Czaputowicz pytany ostatnio w TVN24 o to, czy weźmie udział w referendum 15 października odpowiedział m.in., że nie chce swoich preferencji wyborczych publicznie prezentować, ale zdaje sobie sprawę, że jest to duży problem dla wielu Polaków. - Ten system został tak stworzony, by tych, którzy nie odbiorą karty jakoś napiętnować. Komisje mają odnotowywać w spisie wyborców fakt odmowy przyjęcia karty referendalnej. Według mnie jest to cofnięcie nas do czasów komunizmu, gdy Polacy obawiali się bojkotować wybory. Jest to też niestety złamanie zasady tajności głosowania - mówił.

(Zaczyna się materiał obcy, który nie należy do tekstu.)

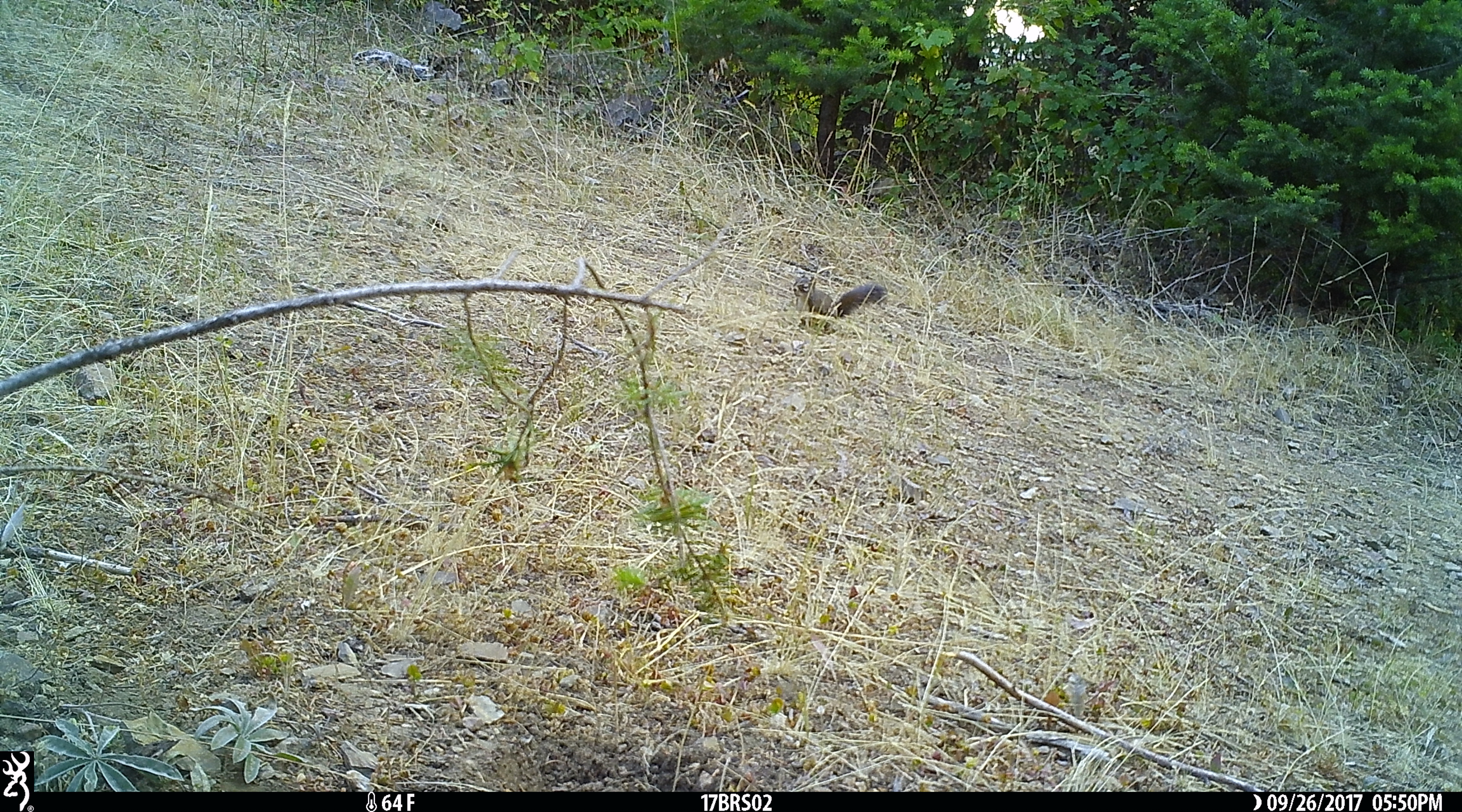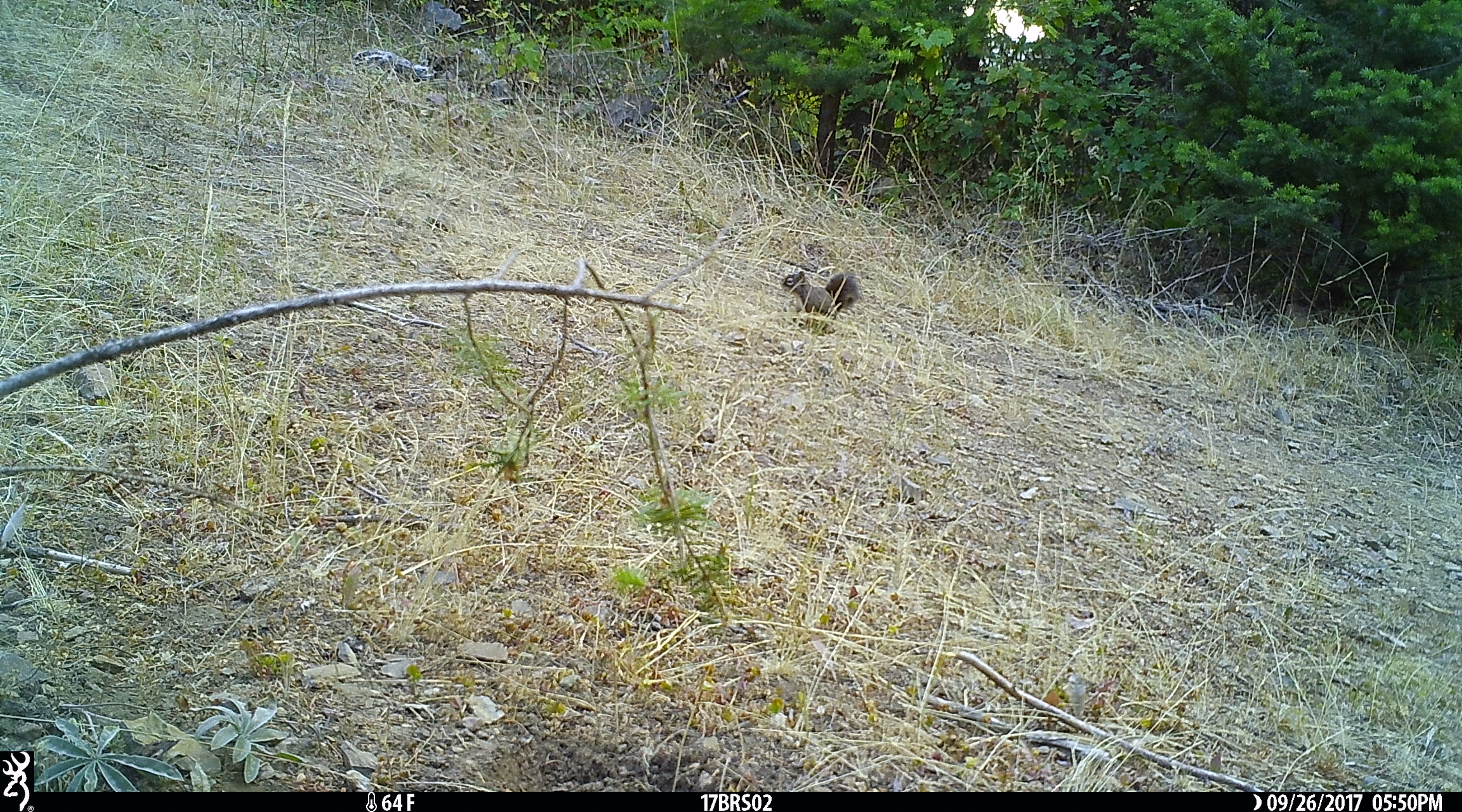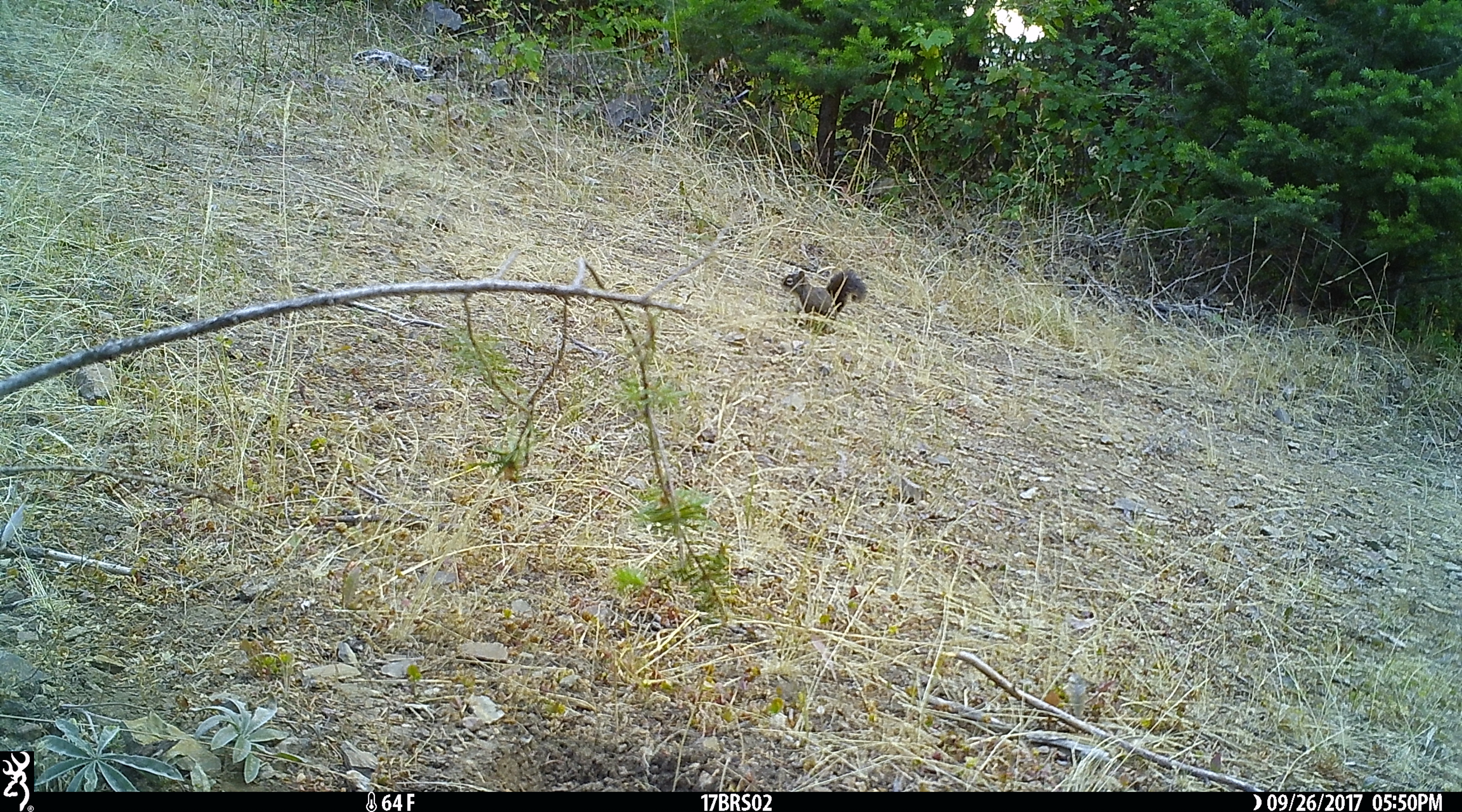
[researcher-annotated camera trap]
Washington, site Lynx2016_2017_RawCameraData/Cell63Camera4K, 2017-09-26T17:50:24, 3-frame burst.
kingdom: Animalia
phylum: Chordata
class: Mammalia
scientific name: Mammalia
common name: small mammal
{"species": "small mammal (Mammalia)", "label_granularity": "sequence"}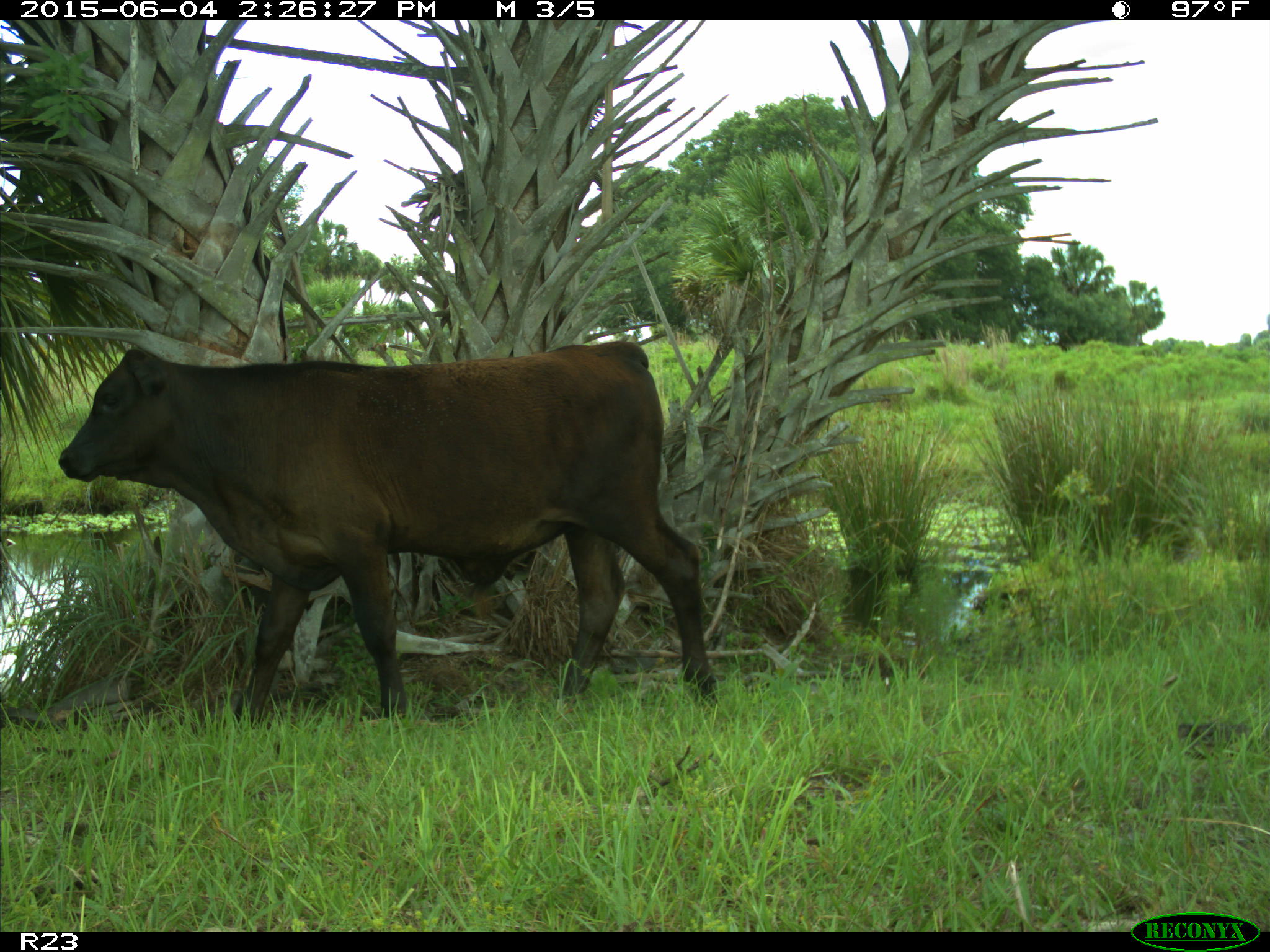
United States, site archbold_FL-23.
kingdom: Animalia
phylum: Chordata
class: Mammalia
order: Artiodactyla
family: Bovidae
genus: Bos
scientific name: Bos taurus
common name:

Do publikacji Czaputowicza odniósł się podczas konferencji prasowej w środę przewodniczący PKW Sylwester Marciniak. - Nieprawdziwe są insynuacje, że działania PKW służą władzy. Państwowa Komisja Wyborcza nie jest uprawniona do wydawania instrukcji, czy określania zasad dotyczących przeprowadzania głosowania. Jest natomiast zobowiązana do stosowania obowiązujących przepisów prawa wyborczego. Nasuwa się pytanie, jak można podważać wyniki wyborów dlatego, że zostaną przeprowadzone w zgodzie z obowiązującymi przepisami - oświadczył Marciniak.
Podkreślił, że wzór spisu wyborców, stosowany m.in. w wyborach parlamentarnych, został określony w odpowiednim rozporządzaniu ministra cyfryzacji.
- Przepisy powołanego rozporządzenia nie przewidują zamieszczania w spisie dwóch odrębnych rubryk na potwierdzenie odbioru kart do głosowania. PKW nie jest uprawniona do określania innego niż wynikające z rozporządzenia spisu wyborców. Spis wyborców nigdy nie przewidywał zamieszczania rubryk na potwierdzenie odbioru kart w poszczególnych głosowaniach - odrębnie dla poszczególnych wyborów - powiedział sędzia.
Jak powiedział, "odmowa odebrania którejkolwiek karty do głosowania w wyborach do Sejmu i Senatu lub w referendum ogólnokrajowym musi być odnotowana w spisie wyborców." - Gdyż tylko tego rodzaju postępowania pozwoli na prawidłowe wykonanie obowiązków przez obwodową komisji wyborczą w zakresie rozliczenia otrzymanych kart do głosowania - mówił.
Zaznaczyły przy tym, że przepisy prawa wyborczego nie przewidują odrębnego potwierdzania w spisie wyborców odbioru kart do głosowania.